Even as she's gathering her wits, he lifts her legs on either side of him and positions himself at her entrance. Eyes wide, she keeps her gaze locked with his, shocked by the look in his eyes: lust, possession, anger, loathing…and something she's too scared to name.
Before she can say anything, he thrusts into her long and hard, sending her system haywire. The fire is back, her eyes close and she moans out again as he moves inside her, in a dance she knows as sure as her own name.
He leans forward, changes the angle of his thrusts, burying his face in her hair.
"Rory," he whispers fiercely in her ear. "You're mine."
Tears sting the back of her eyes and she nods wordlessly and a second orgasm rips through her.
When she wakes up the next morning, he's gone, leaving the lingering scent of his cologne on her pillow.

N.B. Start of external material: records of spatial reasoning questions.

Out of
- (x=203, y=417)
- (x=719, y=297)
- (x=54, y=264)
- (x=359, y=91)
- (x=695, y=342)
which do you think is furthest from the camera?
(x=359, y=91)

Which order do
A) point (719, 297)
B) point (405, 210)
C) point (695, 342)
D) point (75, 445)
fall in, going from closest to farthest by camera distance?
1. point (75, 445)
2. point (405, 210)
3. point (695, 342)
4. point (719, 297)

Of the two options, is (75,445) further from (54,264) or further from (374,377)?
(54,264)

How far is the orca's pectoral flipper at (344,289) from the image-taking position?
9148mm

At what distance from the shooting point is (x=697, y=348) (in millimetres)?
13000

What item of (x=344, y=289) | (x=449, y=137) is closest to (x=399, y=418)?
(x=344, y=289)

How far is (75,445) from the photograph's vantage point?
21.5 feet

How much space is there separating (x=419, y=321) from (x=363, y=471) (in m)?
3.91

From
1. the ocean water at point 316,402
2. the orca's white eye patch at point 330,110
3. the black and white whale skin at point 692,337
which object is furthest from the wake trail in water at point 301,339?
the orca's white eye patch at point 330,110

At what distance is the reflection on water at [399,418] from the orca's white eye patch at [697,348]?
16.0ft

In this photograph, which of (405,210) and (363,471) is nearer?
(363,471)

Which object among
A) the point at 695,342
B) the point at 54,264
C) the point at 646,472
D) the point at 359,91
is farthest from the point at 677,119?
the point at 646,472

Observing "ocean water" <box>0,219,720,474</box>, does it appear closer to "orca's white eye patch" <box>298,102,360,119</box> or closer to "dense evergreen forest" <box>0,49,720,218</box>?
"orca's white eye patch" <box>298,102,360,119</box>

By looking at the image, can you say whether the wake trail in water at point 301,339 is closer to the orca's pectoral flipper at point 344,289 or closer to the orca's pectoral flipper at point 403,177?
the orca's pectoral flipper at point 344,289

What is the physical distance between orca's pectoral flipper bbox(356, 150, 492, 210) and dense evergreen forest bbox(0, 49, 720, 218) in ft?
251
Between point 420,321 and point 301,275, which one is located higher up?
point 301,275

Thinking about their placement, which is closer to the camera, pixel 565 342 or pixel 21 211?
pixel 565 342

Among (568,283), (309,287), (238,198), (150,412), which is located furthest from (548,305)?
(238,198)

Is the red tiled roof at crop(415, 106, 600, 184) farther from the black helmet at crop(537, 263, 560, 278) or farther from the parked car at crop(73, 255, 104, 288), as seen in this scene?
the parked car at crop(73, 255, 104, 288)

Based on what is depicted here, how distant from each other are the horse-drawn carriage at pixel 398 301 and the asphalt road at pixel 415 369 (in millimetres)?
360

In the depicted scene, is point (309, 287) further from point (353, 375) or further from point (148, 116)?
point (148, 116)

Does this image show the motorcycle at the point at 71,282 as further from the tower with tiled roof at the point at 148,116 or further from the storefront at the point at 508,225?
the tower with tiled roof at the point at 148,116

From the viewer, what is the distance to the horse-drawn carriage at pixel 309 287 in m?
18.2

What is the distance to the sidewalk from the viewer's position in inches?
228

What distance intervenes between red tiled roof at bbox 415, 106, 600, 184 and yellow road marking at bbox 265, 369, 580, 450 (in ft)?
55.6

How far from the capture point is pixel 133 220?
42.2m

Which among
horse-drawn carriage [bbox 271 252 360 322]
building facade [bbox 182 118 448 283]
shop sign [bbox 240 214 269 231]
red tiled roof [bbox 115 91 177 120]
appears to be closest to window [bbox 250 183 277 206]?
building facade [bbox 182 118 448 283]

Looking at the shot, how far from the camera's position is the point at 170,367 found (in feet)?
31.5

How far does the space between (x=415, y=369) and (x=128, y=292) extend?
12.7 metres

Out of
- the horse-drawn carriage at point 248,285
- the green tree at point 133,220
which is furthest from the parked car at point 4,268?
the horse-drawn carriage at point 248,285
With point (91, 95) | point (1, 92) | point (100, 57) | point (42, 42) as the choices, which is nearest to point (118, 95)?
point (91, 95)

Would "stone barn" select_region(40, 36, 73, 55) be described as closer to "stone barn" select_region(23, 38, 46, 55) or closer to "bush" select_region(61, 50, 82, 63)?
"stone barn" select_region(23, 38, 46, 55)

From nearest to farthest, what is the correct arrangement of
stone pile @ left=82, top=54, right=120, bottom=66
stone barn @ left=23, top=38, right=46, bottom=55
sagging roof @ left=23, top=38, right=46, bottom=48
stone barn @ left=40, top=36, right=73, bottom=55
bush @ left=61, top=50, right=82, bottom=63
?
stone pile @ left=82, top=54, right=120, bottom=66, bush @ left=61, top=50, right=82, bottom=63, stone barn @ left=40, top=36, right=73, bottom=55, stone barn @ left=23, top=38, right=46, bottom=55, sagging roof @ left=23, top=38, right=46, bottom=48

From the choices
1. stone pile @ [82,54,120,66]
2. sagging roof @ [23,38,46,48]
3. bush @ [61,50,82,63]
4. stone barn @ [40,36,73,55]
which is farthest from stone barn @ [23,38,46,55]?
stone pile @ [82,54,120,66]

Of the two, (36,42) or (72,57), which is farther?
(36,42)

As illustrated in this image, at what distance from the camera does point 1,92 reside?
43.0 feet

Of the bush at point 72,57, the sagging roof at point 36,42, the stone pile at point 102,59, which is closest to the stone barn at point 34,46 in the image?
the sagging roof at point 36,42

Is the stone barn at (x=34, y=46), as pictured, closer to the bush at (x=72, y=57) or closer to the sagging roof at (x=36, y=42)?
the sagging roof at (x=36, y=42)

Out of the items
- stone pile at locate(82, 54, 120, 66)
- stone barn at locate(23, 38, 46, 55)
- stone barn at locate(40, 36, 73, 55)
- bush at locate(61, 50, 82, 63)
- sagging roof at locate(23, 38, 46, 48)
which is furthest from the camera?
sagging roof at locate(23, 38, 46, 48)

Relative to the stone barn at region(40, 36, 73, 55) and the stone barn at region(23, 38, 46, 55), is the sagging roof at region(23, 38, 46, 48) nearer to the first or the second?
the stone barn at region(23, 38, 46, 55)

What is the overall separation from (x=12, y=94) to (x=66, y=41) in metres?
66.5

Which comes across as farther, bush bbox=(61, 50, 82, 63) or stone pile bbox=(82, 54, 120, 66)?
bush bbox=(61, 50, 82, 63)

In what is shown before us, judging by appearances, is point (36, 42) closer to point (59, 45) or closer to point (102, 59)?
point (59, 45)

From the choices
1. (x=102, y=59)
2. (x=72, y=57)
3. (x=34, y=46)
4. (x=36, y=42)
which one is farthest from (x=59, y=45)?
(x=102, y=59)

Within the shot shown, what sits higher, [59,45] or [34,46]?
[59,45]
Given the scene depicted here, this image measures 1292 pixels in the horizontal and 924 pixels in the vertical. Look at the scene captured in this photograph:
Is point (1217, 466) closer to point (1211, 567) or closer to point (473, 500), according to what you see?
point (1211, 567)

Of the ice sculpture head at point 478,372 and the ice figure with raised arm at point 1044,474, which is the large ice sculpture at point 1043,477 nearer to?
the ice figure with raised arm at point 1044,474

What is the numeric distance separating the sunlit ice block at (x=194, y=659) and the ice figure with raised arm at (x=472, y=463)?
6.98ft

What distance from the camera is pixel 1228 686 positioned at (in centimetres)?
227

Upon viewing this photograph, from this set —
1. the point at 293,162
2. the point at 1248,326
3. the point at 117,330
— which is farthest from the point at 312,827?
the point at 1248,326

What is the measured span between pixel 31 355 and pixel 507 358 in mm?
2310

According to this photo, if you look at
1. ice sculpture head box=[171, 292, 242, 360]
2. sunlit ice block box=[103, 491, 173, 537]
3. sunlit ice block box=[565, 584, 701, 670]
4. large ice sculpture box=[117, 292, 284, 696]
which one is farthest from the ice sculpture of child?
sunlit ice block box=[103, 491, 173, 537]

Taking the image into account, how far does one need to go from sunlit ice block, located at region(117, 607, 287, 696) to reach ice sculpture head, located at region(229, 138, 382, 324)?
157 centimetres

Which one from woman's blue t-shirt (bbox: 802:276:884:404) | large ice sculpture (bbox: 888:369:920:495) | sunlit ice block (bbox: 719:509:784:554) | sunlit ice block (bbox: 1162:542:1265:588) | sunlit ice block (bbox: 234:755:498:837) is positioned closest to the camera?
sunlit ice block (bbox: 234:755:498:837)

She grips it to her, comes to terms with the fact that he's gone.
And tries to tell herself she'll see him again.
- & -
"Anyone who finds just cause that these two should not be married: speak now or forever hold you peace."
The words reverberate in his head as he stands at the back of the church, watching Rory standing at the altar, marrying a man that didn't share her bed last night.
He can almost see what it would be like if he voices his objection. He can see the shock in everyone's eyes. The surprise in her mother's. He can almost hear the excited murmurs of the guests, wondering who this person was who objected to their princess marrying her prince.
But most of all, he can see the relief and gratitude in hers as she turned to look at him with those big, beautiful blue eyes. The eyes a man could drown in.
And he has fucking had enough of it.
So instead of stopping her from marrying her prince, instead of saving her from the hell of suburban bliss, he turns around and leaves her behind.
Life didn't end happily ever after. And he'll be damned if she doesn't learn the hard way.